*Problem description*
Your output should be the lines of the data that follow, reproduced exactly from the first through the line bearing "scientific name: Mammalia".

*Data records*

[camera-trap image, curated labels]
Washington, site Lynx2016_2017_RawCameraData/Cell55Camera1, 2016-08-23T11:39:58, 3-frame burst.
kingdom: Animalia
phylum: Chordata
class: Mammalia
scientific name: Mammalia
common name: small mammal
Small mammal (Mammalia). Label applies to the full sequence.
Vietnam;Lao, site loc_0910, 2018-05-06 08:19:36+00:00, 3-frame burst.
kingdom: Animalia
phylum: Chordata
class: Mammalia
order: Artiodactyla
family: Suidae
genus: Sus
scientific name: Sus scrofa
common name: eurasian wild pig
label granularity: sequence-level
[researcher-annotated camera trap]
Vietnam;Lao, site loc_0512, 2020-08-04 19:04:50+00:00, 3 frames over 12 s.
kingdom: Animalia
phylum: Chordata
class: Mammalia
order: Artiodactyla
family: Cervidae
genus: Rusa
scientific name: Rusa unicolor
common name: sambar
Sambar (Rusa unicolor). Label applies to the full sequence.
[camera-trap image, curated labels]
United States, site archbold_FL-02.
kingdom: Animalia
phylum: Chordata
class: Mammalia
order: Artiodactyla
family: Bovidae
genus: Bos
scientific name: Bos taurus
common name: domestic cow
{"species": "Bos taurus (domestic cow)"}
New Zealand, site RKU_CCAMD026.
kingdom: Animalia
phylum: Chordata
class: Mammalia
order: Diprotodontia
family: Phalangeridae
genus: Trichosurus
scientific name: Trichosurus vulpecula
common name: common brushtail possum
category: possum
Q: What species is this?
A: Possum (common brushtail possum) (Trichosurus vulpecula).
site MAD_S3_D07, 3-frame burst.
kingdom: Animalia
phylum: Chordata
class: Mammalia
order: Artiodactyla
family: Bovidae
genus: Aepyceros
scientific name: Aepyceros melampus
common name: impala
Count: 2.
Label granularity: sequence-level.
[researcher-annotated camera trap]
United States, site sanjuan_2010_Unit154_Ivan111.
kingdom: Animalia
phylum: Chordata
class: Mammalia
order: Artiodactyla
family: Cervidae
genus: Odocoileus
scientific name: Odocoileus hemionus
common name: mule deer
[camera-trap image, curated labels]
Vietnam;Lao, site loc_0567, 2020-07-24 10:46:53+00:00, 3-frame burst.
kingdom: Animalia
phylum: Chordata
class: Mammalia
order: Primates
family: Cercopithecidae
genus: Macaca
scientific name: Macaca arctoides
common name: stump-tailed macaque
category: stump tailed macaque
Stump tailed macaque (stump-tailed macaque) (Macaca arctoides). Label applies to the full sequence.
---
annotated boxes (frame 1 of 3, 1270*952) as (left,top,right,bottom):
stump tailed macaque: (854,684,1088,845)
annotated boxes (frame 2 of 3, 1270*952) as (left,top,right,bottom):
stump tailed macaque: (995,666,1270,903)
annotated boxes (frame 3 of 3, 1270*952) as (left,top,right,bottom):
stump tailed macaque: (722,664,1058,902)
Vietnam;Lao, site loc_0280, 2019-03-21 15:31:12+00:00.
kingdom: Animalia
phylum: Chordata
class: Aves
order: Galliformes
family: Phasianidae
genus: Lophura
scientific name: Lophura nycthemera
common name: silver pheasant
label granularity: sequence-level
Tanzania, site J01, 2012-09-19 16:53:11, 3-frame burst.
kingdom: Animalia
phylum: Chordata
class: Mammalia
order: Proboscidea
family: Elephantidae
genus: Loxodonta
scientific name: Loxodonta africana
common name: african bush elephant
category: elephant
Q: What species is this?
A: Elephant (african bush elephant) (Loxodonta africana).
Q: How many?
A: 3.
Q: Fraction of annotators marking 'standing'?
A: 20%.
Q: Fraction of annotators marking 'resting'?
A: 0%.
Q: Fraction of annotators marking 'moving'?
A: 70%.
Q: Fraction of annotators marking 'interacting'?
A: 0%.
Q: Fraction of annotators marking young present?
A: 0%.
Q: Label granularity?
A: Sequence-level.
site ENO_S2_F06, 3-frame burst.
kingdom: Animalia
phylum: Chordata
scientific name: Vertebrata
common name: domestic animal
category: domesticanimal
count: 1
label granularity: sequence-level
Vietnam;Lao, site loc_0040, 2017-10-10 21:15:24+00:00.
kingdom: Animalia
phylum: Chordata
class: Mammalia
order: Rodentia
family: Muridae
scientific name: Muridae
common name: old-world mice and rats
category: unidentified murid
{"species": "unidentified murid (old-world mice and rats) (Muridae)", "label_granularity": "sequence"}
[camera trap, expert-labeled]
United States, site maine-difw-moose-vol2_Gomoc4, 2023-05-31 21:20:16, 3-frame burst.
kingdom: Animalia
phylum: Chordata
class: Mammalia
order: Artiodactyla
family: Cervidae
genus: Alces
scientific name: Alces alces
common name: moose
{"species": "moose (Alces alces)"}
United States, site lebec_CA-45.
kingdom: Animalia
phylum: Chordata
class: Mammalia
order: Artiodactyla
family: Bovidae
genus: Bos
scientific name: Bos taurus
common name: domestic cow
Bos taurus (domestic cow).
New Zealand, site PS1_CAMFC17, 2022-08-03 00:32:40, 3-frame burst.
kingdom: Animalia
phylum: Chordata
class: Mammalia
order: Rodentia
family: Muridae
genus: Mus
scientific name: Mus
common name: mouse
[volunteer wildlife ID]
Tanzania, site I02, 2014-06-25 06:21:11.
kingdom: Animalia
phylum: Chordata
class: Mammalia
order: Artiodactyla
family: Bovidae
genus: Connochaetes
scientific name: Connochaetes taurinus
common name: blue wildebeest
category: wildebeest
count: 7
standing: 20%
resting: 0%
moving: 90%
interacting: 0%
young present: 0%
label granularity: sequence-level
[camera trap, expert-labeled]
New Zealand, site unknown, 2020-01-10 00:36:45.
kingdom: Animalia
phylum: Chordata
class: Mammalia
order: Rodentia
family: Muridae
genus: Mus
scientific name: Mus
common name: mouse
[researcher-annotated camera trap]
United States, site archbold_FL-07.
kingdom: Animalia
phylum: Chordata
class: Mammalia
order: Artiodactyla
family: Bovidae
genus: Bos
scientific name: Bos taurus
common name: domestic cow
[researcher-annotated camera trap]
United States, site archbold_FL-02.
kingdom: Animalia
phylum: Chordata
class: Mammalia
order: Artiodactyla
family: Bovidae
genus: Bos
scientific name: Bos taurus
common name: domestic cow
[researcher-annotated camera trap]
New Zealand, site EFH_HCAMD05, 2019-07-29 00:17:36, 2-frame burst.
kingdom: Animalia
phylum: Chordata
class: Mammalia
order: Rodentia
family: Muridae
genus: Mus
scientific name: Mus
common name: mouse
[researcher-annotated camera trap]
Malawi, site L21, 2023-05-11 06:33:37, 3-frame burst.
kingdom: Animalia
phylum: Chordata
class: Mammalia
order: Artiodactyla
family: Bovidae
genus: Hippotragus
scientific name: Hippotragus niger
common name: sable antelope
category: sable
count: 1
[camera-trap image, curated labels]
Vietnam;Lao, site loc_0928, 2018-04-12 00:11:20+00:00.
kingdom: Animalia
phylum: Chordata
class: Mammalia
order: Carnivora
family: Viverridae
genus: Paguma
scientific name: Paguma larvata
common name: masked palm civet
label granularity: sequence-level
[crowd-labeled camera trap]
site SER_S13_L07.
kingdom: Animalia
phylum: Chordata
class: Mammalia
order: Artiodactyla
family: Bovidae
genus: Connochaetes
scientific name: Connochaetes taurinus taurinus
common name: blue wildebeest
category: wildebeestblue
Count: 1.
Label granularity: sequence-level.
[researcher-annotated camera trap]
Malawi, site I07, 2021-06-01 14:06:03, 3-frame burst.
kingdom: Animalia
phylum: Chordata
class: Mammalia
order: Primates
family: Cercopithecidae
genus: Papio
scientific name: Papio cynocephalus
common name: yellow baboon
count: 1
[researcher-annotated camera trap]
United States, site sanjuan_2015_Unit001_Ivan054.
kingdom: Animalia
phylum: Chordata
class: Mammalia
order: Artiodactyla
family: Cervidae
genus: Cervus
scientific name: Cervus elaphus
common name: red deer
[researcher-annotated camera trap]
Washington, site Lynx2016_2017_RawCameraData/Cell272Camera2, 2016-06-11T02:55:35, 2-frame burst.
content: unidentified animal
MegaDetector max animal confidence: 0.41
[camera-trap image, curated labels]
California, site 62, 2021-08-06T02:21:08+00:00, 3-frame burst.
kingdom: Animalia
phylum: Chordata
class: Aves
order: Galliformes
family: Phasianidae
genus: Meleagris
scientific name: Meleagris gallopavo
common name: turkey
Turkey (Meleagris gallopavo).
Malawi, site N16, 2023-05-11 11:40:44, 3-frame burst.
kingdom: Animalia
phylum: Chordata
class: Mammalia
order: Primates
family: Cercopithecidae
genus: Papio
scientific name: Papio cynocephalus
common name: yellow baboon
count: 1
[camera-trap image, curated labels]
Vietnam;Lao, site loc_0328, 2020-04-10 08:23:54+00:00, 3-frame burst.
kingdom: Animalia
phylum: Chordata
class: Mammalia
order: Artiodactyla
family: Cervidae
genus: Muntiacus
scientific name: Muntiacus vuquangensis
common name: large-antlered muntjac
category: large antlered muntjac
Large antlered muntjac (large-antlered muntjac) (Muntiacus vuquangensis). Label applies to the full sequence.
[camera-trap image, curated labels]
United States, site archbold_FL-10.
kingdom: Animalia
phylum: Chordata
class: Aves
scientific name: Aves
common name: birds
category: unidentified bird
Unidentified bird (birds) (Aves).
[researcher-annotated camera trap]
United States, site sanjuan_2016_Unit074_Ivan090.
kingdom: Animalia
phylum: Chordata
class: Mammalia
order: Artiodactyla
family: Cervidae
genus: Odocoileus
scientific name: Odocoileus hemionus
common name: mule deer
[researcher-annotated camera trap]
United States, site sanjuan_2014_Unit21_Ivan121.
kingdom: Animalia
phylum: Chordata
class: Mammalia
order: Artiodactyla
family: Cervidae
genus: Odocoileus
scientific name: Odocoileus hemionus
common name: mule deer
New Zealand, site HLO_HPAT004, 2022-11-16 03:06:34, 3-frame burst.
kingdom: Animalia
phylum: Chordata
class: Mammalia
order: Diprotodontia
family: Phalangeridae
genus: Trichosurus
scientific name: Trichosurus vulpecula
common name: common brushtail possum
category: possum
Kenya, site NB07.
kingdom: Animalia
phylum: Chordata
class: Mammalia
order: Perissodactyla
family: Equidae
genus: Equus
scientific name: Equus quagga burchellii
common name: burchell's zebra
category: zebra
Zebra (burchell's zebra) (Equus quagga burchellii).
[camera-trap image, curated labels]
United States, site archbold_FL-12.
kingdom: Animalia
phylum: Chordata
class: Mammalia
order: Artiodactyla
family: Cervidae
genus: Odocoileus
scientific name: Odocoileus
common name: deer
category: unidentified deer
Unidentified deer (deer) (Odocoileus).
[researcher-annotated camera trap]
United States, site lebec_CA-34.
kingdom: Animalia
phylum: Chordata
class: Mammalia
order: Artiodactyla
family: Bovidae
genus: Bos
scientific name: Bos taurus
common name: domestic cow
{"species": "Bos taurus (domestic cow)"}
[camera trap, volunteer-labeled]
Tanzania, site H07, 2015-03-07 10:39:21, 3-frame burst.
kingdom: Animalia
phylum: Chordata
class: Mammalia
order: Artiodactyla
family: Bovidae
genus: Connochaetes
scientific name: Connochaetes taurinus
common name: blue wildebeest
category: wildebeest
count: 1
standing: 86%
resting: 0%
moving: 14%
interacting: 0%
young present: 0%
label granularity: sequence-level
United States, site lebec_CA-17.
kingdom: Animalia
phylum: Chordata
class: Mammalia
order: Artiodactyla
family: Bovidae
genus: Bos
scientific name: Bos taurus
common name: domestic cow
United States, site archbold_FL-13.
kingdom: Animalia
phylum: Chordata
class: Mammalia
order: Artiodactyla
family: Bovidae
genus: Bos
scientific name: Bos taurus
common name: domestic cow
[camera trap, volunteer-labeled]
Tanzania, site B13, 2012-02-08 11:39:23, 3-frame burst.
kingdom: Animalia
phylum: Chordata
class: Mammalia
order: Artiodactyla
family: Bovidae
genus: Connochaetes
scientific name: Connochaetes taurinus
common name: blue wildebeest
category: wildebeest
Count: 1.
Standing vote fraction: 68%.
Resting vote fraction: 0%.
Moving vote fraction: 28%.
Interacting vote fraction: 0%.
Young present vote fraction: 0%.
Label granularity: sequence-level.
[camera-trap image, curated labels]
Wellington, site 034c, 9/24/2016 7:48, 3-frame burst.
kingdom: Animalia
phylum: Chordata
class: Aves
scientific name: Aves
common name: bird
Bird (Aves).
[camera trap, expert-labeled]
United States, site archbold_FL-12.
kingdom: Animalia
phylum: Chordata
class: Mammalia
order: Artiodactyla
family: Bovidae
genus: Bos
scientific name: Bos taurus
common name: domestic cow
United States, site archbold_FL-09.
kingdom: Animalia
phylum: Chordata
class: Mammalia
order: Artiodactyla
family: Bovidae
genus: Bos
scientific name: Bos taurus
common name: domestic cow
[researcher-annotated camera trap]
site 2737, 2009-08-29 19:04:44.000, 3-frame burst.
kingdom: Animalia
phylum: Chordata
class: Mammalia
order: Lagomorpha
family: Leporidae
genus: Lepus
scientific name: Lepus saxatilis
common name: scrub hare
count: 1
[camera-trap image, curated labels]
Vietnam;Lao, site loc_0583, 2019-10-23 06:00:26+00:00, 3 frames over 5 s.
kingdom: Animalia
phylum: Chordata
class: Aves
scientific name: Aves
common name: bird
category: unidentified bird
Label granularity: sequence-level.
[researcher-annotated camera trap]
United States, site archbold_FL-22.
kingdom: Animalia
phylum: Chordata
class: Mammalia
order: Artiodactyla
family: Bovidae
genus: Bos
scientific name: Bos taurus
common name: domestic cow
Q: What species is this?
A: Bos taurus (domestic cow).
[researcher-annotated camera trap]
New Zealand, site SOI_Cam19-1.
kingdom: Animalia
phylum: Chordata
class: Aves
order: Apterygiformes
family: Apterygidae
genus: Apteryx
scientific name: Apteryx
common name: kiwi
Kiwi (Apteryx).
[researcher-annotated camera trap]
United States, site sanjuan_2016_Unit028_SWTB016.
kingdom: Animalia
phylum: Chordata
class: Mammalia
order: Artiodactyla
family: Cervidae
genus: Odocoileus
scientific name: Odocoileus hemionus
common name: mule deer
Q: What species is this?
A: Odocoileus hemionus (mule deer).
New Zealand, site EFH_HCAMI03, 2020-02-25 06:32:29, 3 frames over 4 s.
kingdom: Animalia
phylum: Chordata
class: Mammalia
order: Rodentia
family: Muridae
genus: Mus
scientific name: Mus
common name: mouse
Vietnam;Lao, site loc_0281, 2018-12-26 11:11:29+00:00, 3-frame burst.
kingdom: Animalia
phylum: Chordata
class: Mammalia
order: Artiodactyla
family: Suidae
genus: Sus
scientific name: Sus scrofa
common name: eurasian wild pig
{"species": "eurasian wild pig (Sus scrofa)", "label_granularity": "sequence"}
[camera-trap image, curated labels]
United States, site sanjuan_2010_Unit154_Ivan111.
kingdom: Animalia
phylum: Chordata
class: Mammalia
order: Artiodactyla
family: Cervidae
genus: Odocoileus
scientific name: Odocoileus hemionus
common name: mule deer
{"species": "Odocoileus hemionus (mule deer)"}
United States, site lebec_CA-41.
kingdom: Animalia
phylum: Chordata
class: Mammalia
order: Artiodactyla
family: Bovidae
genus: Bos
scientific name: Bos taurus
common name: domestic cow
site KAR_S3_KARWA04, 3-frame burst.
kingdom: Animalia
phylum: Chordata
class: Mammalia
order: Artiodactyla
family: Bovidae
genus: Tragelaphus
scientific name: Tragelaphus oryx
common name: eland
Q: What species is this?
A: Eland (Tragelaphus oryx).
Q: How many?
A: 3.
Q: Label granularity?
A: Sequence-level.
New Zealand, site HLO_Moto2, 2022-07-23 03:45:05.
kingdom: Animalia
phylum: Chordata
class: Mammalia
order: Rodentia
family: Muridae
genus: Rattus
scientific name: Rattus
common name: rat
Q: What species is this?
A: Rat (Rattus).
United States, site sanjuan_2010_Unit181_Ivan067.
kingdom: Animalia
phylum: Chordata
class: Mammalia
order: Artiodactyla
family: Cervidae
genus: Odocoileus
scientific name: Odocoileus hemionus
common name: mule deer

*Answer below*
[camera-trap image, curated labels]
Washington, site Lynx2016_2017_RawCameraData/Cell55Camera1, 2016-08-23T11:39:58, 3-frame burst.
kingdom: Animalia
phylum: Chordata
class: Mammalia
scientific name: Mammalia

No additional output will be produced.